Two sets of brackets! At The Leadburn, as I refuelled on cappuccino and sponge cake, I got talking to Jimmy and Mary at the next table. They were out for a Saturday ride, a bevy, and a look at the Pentland Hills. Jimmy came through from Glasgow fifty years ago and didn't go home. Mary was the quiet type. I said goodbye to them and headed off down the road for another jaunt pre-catching-the-bus. Five hundred meters later they pulled alongside me and stopped traffic (which was fun as I was a little over traffic at that stage). I had told them I was staying in Morrison Street, and as they got up to leave they recalled that the bus that leaves from where they live goes straight to Morrison Street, and they could take me to the bus. I'm rarely, if ever, offered a lift. It would be rude to say no. I protested. I cited 'cheating'. They told me that they wouldn't tell anyone. They drove me to the bus terminus and wouldn't leave until it arrived and Jimmy had told the bus driver to remember to tell me to get off at the right place. I am in Edinburgh. I am in my apartment in Edinburgh. It is surreal. 

I tried really, really hard, over and over to get off the road. I had two options in my northbound route today—the A703, its three numbers doing nothing to diminish the amount of traffic swooshing up and down, or the dismantled railway. I persisted as much as I could with the railway despite its locked gates, blocked and concealed entrances, diversions, just plain aborted bits, nettles, boggy earth, mud and cow poo. But in the end the railway, or the farmers who owned the land it went through, beat me and I trudged alongside the road hoping I wouldn't die. I had just turned onto the better road when Jimmy and Mary picked me up. It is interesting to see everything swish past from a car again. In the distance I could see Arthur's Seat. It is a volcano (one of many) on the outskirts of Edinbrgh. I was telling Jimmy that we have one too. He doesn't think it was the same Arthur (King), although he believes that Edinburghians would not hesitate to believe Arthur made it as far as Dromana.

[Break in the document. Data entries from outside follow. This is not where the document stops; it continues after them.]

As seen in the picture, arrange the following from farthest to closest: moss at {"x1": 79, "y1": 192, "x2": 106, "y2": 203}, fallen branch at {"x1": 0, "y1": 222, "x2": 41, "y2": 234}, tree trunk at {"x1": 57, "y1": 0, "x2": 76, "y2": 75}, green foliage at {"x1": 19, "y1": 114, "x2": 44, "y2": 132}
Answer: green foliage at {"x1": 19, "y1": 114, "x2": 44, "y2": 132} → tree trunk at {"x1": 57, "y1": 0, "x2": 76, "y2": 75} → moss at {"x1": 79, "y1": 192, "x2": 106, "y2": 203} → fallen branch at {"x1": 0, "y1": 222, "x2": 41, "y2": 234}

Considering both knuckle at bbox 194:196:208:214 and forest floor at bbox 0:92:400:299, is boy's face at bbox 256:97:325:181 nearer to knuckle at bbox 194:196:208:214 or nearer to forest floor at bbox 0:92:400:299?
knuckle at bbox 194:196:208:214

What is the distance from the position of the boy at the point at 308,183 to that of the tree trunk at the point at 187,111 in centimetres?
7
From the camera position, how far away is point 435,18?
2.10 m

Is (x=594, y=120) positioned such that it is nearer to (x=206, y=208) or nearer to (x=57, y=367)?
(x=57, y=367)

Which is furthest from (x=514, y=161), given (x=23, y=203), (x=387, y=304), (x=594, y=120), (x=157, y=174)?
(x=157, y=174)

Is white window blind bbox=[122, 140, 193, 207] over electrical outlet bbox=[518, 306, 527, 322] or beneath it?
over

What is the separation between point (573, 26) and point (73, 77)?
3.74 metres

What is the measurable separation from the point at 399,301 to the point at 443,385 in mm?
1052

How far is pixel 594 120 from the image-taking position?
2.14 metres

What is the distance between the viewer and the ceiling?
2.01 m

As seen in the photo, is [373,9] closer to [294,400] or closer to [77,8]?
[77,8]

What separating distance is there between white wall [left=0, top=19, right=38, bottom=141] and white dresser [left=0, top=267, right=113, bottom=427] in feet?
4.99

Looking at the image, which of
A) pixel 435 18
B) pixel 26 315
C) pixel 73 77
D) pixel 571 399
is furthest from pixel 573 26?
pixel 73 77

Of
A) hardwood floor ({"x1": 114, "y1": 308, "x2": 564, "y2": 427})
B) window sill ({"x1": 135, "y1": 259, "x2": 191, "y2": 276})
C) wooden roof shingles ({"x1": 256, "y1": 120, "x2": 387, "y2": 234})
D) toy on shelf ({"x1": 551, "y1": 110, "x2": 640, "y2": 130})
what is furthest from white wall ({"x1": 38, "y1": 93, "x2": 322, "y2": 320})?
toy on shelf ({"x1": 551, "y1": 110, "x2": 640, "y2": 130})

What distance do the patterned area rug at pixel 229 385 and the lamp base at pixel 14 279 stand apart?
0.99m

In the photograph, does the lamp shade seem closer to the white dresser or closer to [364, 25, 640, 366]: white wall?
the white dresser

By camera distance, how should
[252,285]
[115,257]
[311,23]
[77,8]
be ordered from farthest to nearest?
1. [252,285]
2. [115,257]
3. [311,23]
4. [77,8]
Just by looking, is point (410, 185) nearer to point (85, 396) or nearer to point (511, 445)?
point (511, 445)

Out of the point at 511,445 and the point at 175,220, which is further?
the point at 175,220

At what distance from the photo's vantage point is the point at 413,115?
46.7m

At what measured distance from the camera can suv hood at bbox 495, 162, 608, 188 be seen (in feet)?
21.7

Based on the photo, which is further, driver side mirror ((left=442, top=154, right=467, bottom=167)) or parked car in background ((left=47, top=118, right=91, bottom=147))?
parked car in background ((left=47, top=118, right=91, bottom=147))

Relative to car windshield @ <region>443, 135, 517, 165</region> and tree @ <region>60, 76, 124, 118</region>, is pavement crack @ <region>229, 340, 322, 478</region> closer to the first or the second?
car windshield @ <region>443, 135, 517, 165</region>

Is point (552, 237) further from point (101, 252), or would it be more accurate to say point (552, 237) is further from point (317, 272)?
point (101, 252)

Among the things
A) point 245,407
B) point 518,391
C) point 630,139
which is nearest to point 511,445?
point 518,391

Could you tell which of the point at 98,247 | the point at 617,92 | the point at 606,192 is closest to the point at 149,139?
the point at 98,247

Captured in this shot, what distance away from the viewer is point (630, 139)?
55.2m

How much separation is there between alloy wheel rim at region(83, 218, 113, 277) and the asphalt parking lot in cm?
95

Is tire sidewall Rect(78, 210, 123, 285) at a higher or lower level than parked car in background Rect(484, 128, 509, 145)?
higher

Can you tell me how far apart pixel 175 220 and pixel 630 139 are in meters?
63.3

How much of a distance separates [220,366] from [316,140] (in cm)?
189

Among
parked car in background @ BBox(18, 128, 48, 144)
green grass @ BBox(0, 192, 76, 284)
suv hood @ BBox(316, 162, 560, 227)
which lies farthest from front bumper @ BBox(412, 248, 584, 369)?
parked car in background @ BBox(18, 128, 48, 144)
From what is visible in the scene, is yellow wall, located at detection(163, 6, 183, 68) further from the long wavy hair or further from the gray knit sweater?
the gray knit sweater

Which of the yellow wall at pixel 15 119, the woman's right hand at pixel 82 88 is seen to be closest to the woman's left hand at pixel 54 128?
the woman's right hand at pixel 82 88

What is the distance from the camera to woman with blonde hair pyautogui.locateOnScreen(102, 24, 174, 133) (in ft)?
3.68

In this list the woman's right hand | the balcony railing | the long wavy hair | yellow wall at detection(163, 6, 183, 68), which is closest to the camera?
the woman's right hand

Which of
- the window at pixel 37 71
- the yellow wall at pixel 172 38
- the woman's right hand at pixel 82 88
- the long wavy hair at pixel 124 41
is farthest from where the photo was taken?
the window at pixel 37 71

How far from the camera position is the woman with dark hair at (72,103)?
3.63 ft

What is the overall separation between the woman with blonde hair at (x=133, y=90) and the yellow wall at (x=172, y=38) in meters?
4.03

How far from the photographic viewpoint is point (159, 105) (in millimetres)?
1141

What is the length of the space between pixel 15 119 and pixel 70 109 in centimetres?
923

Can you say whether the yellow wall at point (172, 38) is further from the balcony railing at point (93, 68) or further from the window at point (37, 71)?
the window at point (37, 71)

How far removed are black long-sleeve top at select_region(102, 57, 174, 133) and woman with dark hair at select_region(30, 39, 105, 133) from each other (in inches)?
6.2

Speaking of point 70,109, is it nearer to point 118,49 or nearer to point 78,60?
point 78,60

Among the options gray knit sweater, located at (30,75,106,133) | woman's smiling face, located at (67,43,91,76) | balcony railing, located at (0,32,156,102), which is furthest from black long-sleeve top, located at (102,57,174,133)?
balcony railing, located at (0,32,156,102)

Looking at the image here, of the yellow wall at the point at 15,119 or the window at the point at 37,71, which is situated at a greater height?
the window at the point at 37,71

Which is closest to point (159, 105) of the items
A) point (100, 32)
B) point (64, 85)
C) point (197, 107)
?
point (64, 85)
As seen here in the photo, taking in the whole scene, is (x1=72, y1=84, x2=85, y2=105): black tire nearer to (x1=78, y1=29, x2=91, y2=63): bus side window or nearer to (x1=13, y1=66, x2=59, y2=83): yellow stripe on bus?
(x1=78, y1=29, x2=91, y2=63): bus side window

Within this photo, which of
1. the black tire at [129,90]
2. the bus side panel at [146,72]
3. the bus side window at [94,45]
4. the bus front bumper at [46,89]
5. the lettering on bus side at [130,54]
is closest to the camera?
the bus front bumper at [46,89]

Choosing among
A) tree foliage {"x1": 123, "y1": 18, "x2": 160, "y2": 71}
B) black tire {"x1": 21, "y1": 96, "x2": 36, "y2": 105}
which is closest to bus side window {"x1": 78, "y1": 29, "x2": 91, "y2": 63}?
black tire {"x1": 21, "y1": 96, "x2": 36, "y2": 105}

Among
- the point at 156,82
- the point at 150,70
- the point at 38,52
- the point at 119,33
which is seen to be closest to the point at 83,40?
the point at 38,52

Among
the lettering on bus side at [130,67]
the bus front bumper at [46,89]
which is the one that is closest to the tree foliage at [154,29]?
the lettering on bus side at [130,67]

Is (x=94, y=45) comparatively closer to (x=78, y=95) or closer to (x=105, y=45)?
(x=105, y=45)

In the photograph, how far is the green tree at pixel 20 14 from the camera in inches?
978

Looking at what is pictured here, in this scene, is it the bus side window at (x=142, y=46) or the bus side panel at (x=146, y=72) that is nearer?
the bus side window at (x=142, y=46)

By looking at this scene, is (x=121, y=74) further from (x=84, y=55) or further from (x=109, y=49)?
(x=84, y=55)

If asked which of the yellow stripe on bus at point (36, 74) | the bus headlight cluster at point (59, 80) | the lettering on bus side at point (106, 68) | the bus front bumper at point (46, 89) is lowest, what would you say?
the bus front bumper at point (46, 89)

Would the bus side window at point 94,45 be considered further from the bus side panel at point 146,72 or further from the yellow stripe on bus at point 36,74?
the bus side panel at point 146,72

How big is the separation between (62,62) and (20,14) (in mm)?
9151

It is tomorrow now and I am in the Queen Anne Tea Rooms at Edinburgh castle. It seemed the most apt place to indulge (I am going to explode) in a traditional afternoon tea—three tiers of scrumptiousness: cucumber sandwich, egg and cress sandwich, ham and mustard roll, scone with jam and cream, and three little cakelets, chocolate, almond and marmalade, and cherry bakewell-esque sponge. Oh, please dont talk about it anymore. I got to be the person who stands around a historic site like a gormless idiot listening to the audio guide. I really didn't want to give it back in the end because it was keeping my ears warm. And guess which fool walked away with tears streaming down their face from the arguably best kept part of the castle, the dog cemetery. In the evening I went on a Literary Pub Tour of Edinburgh. It was this mad dialogue between twos actors who showed the duality of the Edinburgh persona through its literary history—the old town and the new town, the seedy and the respectable, the drunkard and the teetotaller, the ego and the id. I had too many beers too quickly and a fabulous time.

Tomorrow, which is the day after tomorrow depending on how you read it, I am hoping to go on a ghost tour which allegedly has been proved to be one that is often visited by a poltergeist. I have made myself three nights worth of spag-bol which I have when I get home after these nights out. I am enjoying a bottle of Gallo White Zinfadel (which is pink) with it, but have kept the lion's share for tomorrow night when I may be scared out of my wits and need help sleeping.

Good night to Auld Reekie, good night to you.


1 comment:

  1. Well I would have cried after visiting the Dog Cementry too.
    I am keen to hear about The Ghost Tour, Paranormal Mac Activity.